What to produce: Reproduce all entries verbatim, with nothing added or dropped.

Given records:
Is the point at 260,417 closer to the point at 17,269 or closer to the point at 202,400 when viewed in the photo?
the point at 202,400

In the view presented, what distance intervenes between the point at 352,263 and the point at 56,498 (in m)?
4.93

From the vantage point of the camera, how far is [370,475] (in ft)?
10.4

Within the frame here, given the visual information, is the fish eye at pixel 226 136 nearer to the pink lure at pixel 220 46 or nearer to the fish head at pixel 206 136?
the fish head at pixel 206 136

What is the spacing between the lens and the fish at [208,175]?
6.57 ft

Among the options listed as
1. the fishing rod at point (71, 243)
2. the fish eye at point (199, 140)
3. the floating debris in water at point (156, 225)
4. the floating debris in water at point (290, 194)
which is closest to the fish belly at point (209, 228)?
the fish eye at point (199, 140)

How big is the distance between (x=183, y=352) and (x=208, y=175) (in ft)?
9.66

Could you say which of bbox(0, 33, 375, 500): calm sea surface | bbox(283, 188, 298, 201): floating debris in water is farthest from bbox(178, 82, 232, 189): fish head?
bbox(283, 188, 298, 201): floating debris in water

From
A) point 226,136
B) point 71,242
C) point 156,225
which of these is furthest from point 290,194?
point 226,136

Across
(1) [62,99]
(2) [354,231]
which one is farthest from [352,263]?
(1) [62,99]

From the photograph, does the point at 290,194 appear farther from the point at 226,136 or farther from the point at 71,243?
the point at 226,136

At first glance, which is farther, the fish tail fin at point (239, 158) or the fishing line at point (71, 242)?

Task result:
Is the point at 260,417 closer to the point at 17,269 or closer to the point at 202,400 when viewed in the photo?
the point at 202,400

In the view presented, what distance intervenes between the point at 352,263 and the point at 56,498 (in m)?
4.93

From the vantage point of the camera, how far is [370,475] (in ft)?
10.4

Within the frame here, given the visual information, is the fish eye at pixel 226 136 nearer to the pink lure at pixel 220 46 or nearer to the fish head at pixel 206 136?
the fish head at pixel 206 136

What is the spacing between the lens and the fish at [208,175]?
6.57 ft

Among the options listed as
1. the fishing rod at point (71, 243)
2. the fish eye at point (199, 140)
3. the floating debris in water at point (156, 225)
4. the floating debris in water at point (290, 194)
which is closest to the fish belly at point (209, 228)?
the fish eye at point (199, 140)

How big is the distance between (x=183, y=352) and (x=208, y=175) (in ft)?
9.66

Could you say which of bbox(0, 33, 375, 500): calm sea surface | bbox(283, 188, 298, 201): floating debris in water is farthest from bbox(178, 82, 232, 189): fish head?
bbox(283, 188, 298, 201): floating debris in water

From
A) point 226,136
B) point 71,242
C) point 156,225
which of these is furthest from point 290,194?
point 226,136

Across
(1) [62,99]
(2) [354,231]
which one is farthest from [352,263]?
(1) [62,99]

From the photograph, does the point at 290,194 appear farther from the point at 226,136 or farther from the point at 71,243?
the point at 226,136

At first glance, which is farther, the fish tail fin at point (239, 158) or the fishing line at point (71, 242)?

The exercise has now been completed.